Anna Salton Eisen is Lipstadt’s guest at confirmation hearing
Photo: Courtesy Anna Salton Eisen
From left, Anna Salton Eisen, Dr. Deborah Lipstadt and Sen. Jacky Rosen after the Feb. 8, 2022, Foreign Relations Committee hearing regarding Lipstadt’s nomination as special envoy to monitor and combat antisemitism with the rank of ambassador

Congregation Beth Israel’s first president represents synagogue, Jewish community

By Deb Silverthorn

It was a whirlwind 24-hours for Anna Salton Eisen from the time she left her Westlake home on Monday, Feb. 7, until her return the next evening. The in-between hours were spent on airplanes to and from Washington, D.C., to support Dr. Deborah Lipstadt, who was nominated by President Joe Biden to be the first special envoy to monitor and combat antisemitism with the rank of ambassador, as she testified during a hearing of the Senate Foreign Relations Committee.

“I was gone for a day but so much happened in that time. I represented my family, my congregation and my greater Jewish community,” said Salton Eisen. “And I felt proud to do so.”

Salton Eisen’s heart and spirit are fierce on the subject of antisemitism. Her parents survived the Holocaust, and she is a founder and first founding president of Congregation Beth Israel, which was attacked on Jan. 15 by an Islamist terrorist. She also vividly recalls protesting as a college student in 1977, when 149 people were taken hostage, 100 of them Jewish, at the B’nai B’rith International Headquarters, the Islamic Center of Washington and the Wilson building.  

Lipstadt and Salton Eisen’s relationship goes back a generation when Salton Eisen’s father George and Lipstadt communicated by letter and telephone about issues of the Holocaust. Their connection came full-circle when Salton Eisen’s daughter attended Emory University, where Lipstadt is a professor.

Twenty years after Salton Eisen and her father published “The 23rd Psalm: A Holocaust Memoir,” and just months before the publication of her own “Pillar of Salt: A Daughter’s Life in the Shadow of the Holocaust,” she is both surprised, and not, that these issues are as prevalent as they are.

Salton Eisen had written to Lipstadt after her nomination last summer. After the hostage situation at CBI, she heard from Lipstadt, with an invitation to join her at the hearing. Also joining Lipstadt was Diane D’Costa, a graduate of the University of Virginia, the alma mater of Salton Eisen’s son Aaron, who hid in her room as marchers passed by in Charlottesville; it reminded Salton Eisen of how her own grandmother hid, then escaped, in Poland more than 70 years ago.

“Now, more than ever, we need Deborah Lipstadt’s confirmation and her leadership. We are slowly finding our way forward after the hostage siege but when asked how we will address the rising incidents of antisemitism, I point to her,” said Salton Eisen. “We need the leadership and scholarship she can bring to unify our efforts to battle the growing wave of antisemitism. I am but one voice and I will continue to raise it to ask for her confirmation.”

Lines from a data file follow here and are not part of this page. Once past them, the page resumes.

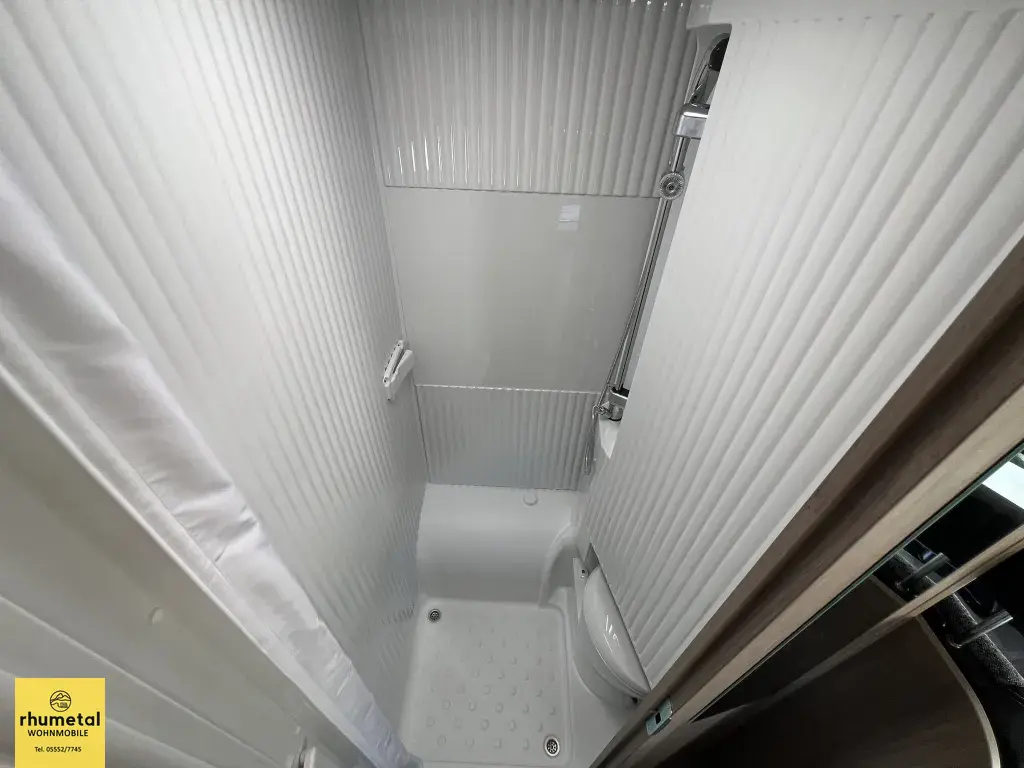 Bild 32: Wohnmobil für 2 Personen in Katlenburg mieten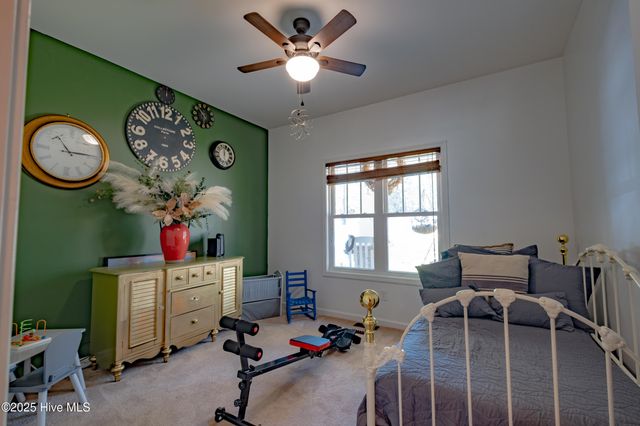 130 Cambridge Lane, West End, NC 27376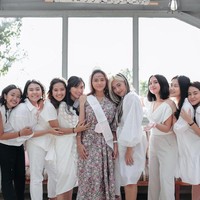 Acara bridal shower Aurel Hermansyah itu digelar di Lucy In The Sky, Jakarta Selatan. Tampak para sahabat-sahabatnya dengan kompak mengenakan pakaian berwarna putih. Foto: Instagram/@mhrndiva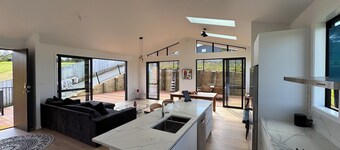 New Bach 10 minutes walk from Langs Beach with 3 bdrm + 2 Bathrooms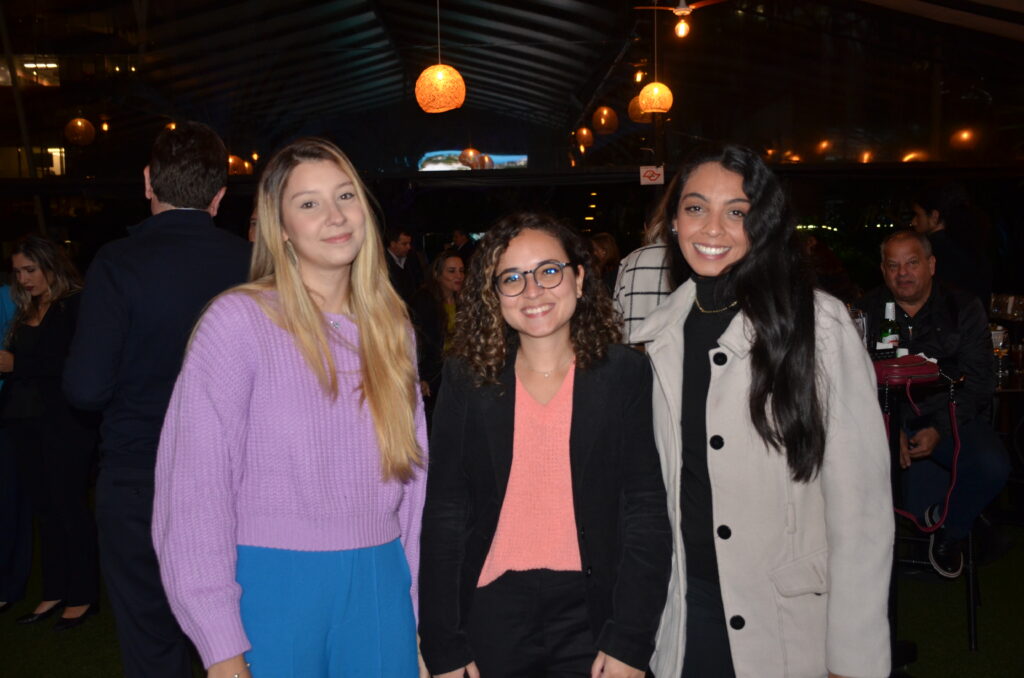  Vivian Medeiros e Monica Chacon, da Qualitour com Larissa Santana, da R11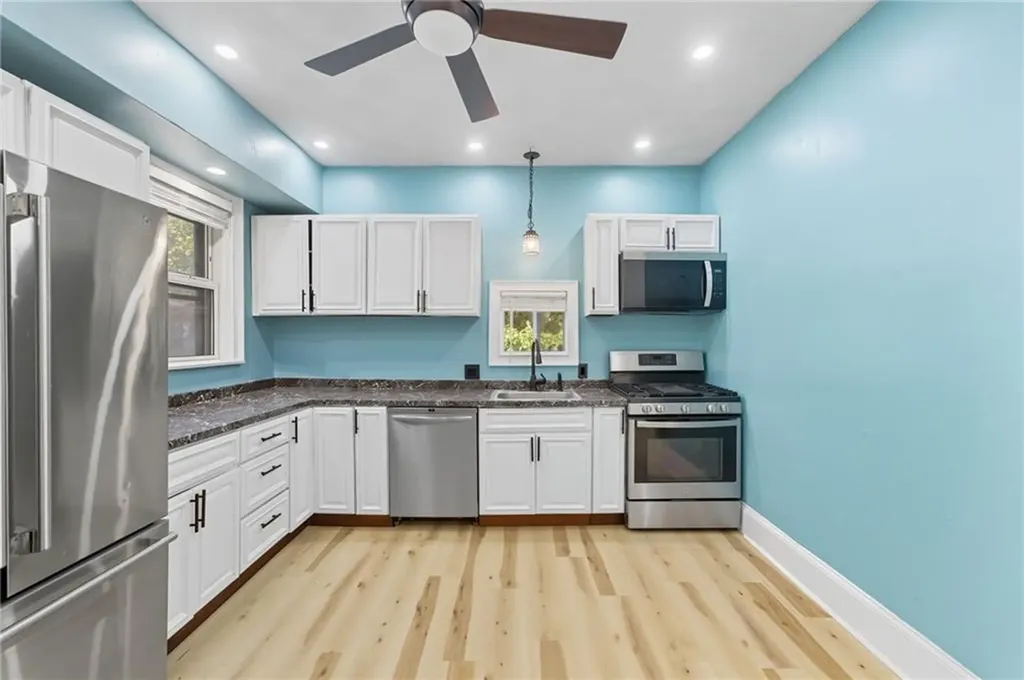 20 Brush Hill Road Providence RI 02909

In her opening testimony, Lipstadt began with a blessing. “Baruch atah Adonai, Eloheinu melech ha-olam, matir asurim — blessed are you G-d, who frees the captives. This blessing was recited by Jews worldwide when we heard of the escape from the Colleyville, Texas, synagogue of the resourceful and incredibly brave captives,” said Lipstadt. “Many of us, fearing the worst, sat suspended over the void with another blessing at the ready, ‘baruch dayan emet — blessed is the merciful judge,’ the blessing Jews traditionally recite upon hearing of a death, particularly an untimely, tragic one.

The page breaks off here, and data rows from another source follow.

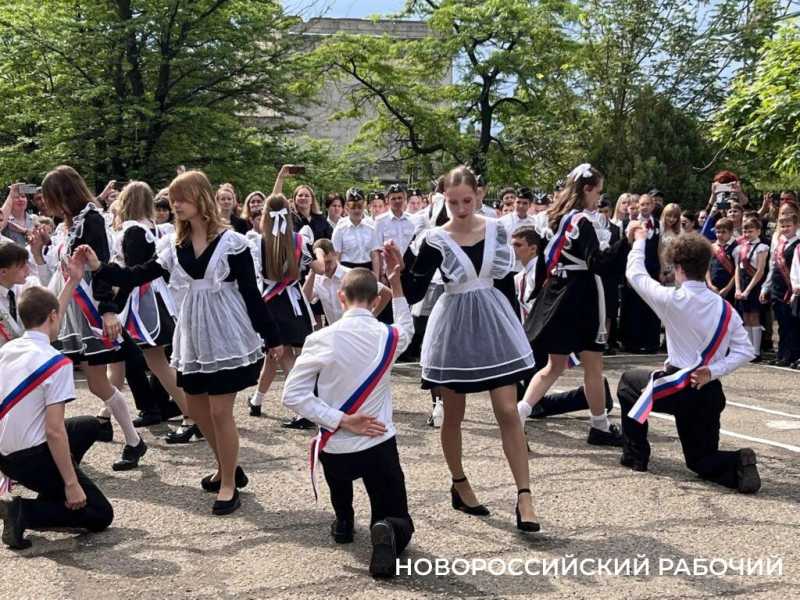 В Новороссийске отзвенел &laquo;Последний звонок&raquo;. Фоторепортаж &laquo;НР&raquo;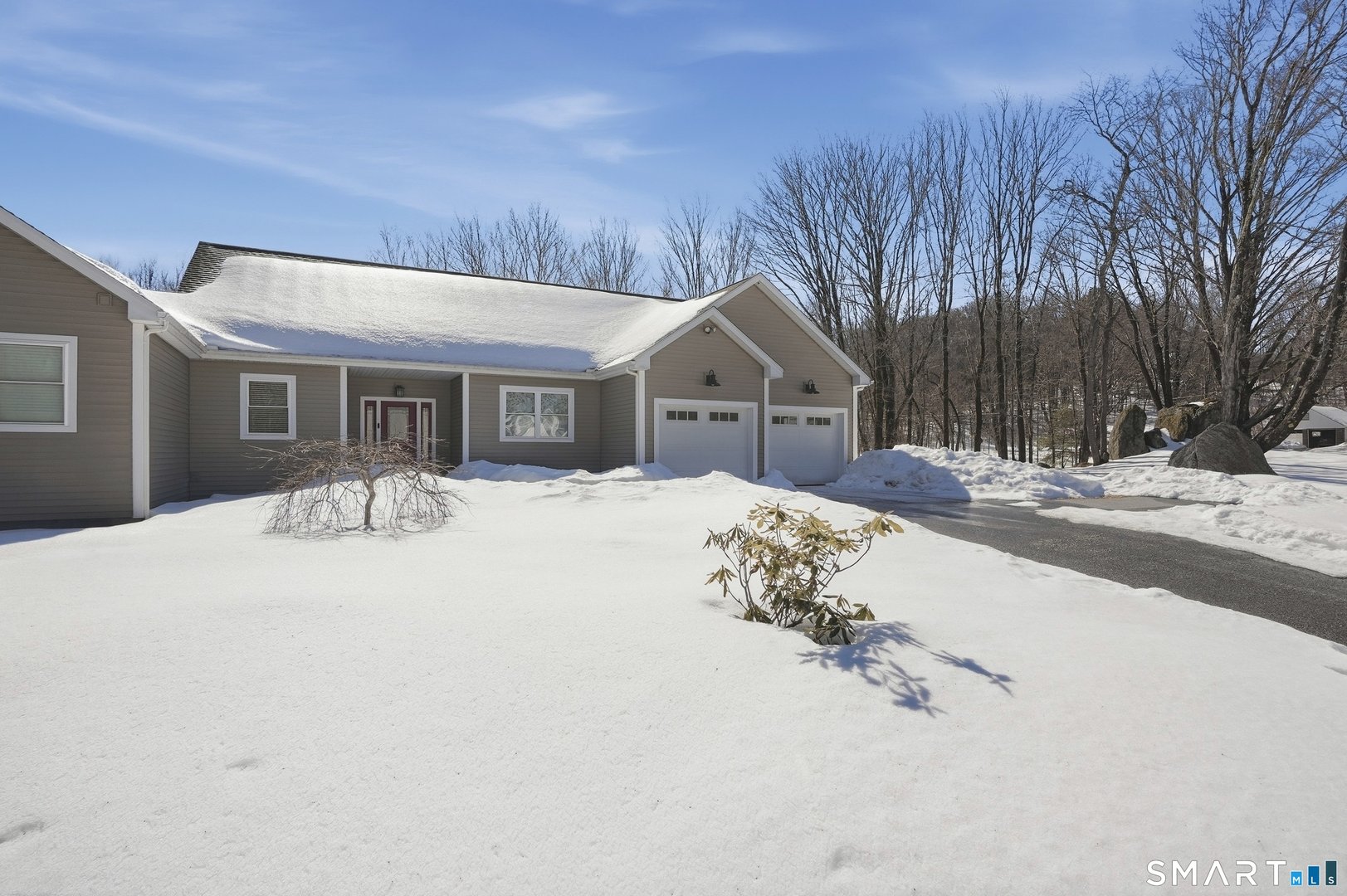 166 East Cotton Hill Road Photo 3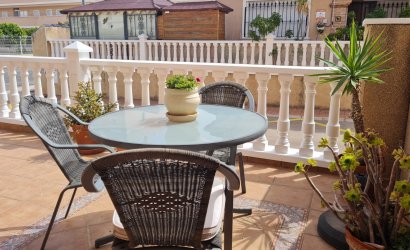 Herverkoop - Villa -
Orihuela Costa - Costa Blanca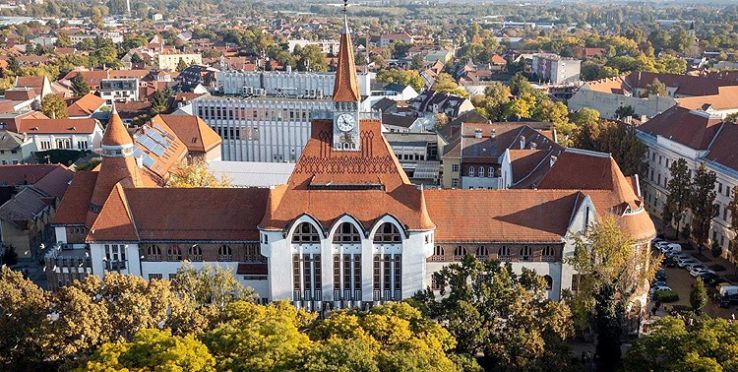 A Kecskeméti Református Gimnázium újraindulásától számított 35. tanévét ünnepli a Refi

“Senators, this was no isolated incident. Increasingly, Jews have been singled out for slander, violence and terrorism. Today’s rise in antisemitism is staggering,” said Lipstadt. “It is especially alarming that we witness such a surge less than eight decades after one out of three Jews on earth was murdered. Often, in their long history, Jews have felt abandoned. But then is not now, certainly not in the United States.”

After the hearing, nearly two hours long, Salton Eisen spent time talking with Lipstadt, then Sen. Rob Portman (R-Ohio) and finally, in his office, Sen. Ted Cruz. While not committing to supporting Lipstadt, Cruz professed his concern for CBI and other incidents of antisemitism in the state of Texas and around the country.

“It wasn’t the time for him to tell me what he would do but, once she is confirmed — and I believe she will be — I look forward to celebrating,” said Salton Eisen.

Salton Eisen was proud to have been a firsthand witness to the senate confirmation process.

“Being asked to be by Deborah’s side at this historic moment was incredibly meaningful,” said Salton Eisen. “Whatever I can do, wherever I can be, I am here.”